Not sure the logic on that works outs. On the day ads are banned tobacco companies see a drop in their costs, but no change to revenue. The price of their cigarettes neither goes up or down.
Without a price change the government can’t benefit because the tax is proportional to the price.
So tobacco companies see a drop in costs, no change in revenue, which results in increased profits.
In the future the government could increase the tax rate, and try to force tobacco companies to drop prices to compensate, which could allow governments to extract the extra profits from reduced adverts. But that doesn’t strike me as the kind of behaviour governments participate in, a little too complicated and risky. Also very likely to have unforeseen consequences as it’s unlikely that every tobacco company was spending the same proportion of revenue on ads.
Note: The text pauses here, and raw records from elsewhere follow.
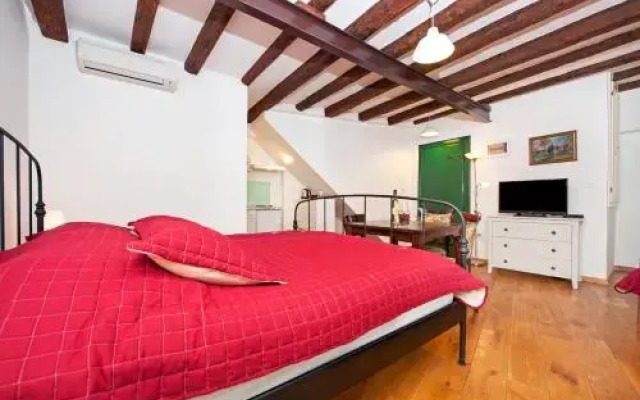 Studios Villa Oscar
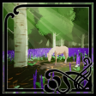 Paranormal Investigator Trophy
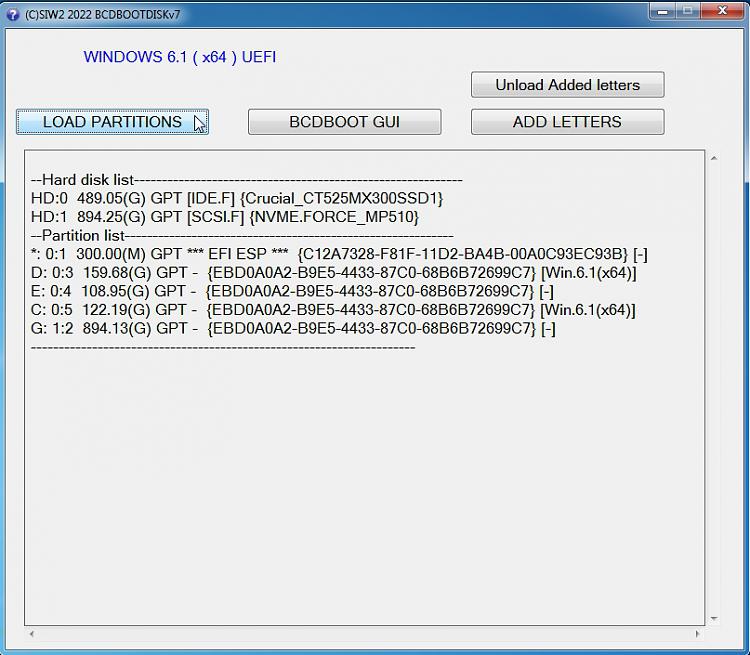 Is it possible to migrate my "c" disk to a larger drive? 368822d1655172197t-help-cloning-c-drive-larger-disk-bcdbootdisk2.jpg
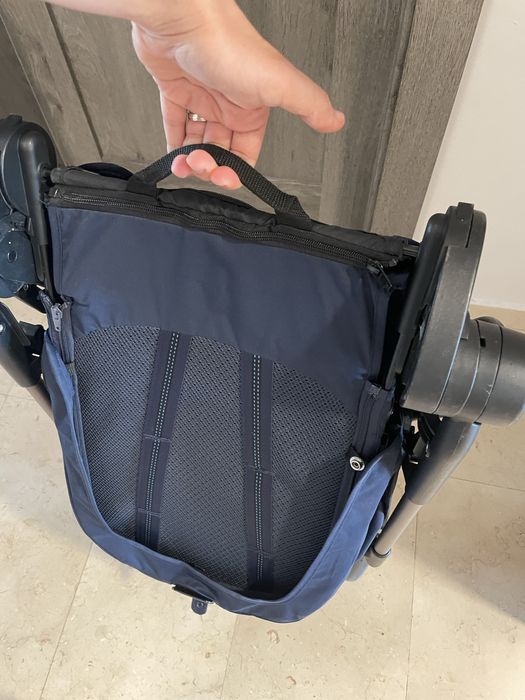 Carut Cybex Melio Sport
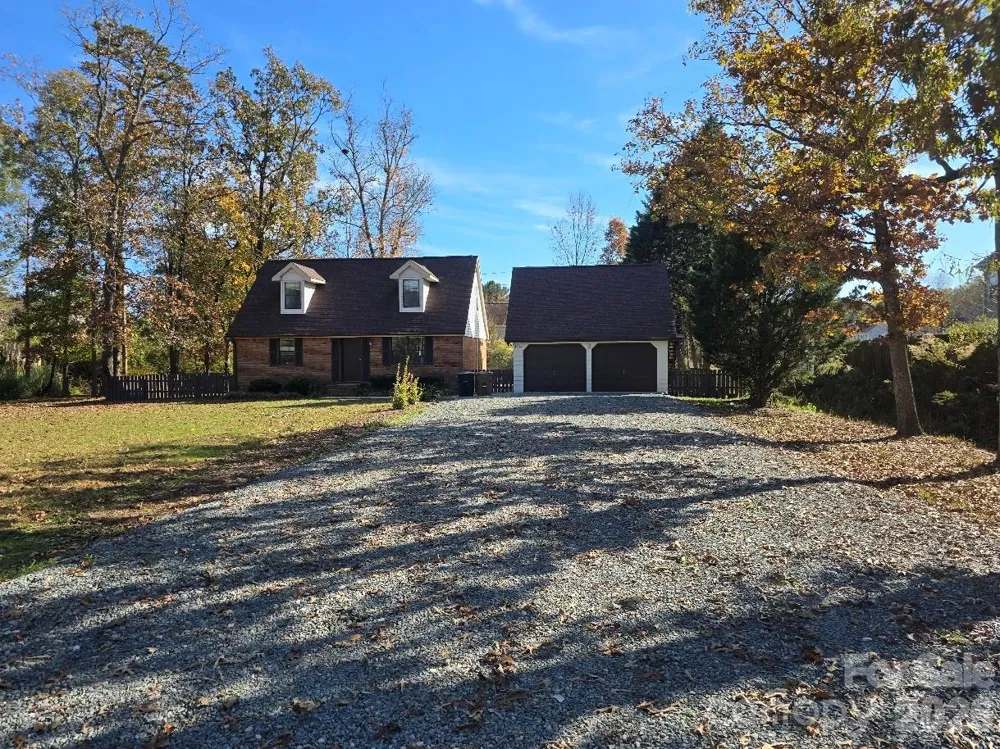 4904 West Street Indian Trail, NC 28079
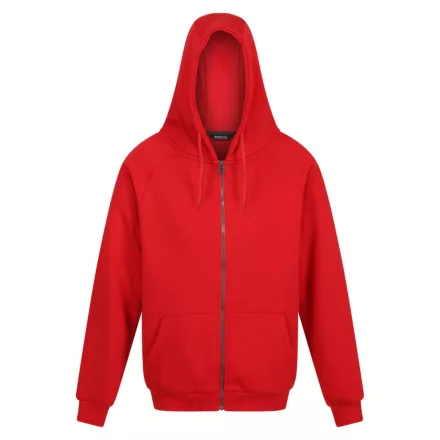 Regatta pulóver Pro FZ Hoodie 280 piros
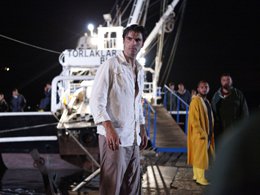 "Reis"? UÇAĞA PİLOT OLACAKKEN, BALIKÇI TEKNESİNE "REİS"OLUR !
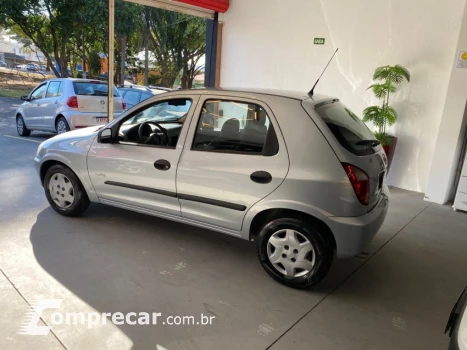 CELTA 1.0 MPFI VHCE Life 8V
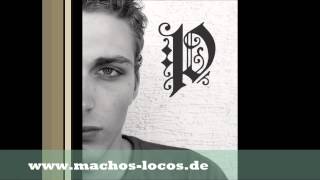 Lil Phil - 1000 Sprachen (Sommernächte)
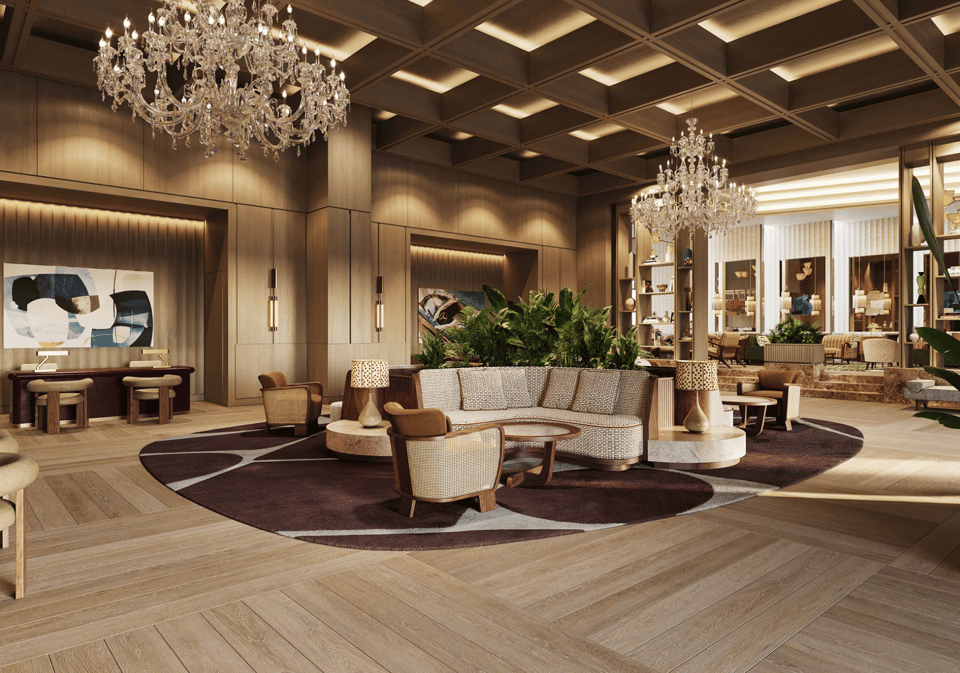 The Hari Hong Kong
Not to say that tax rates didn’t go up. Just seems unlikely to be directly linked to the banning of ads. More likely they went up just because they can keep hiking the taxes until all the tobacco companies go bust.
It's taxed beyond affordability in Canada already - at $12+ per pack, a pack-a-day smoker is spending $360/mo on smokes, which is not an insignificant chunk of change for many people. The number of people who I personally know for whom the cost was the driving factor in finally quitting is sizeable, and so it definitely works....
You're correct, government in the USA and Australia for instance, is massively profit-taking via the taxes to the point that they are taking in more revenue per pack than the tobacco companies.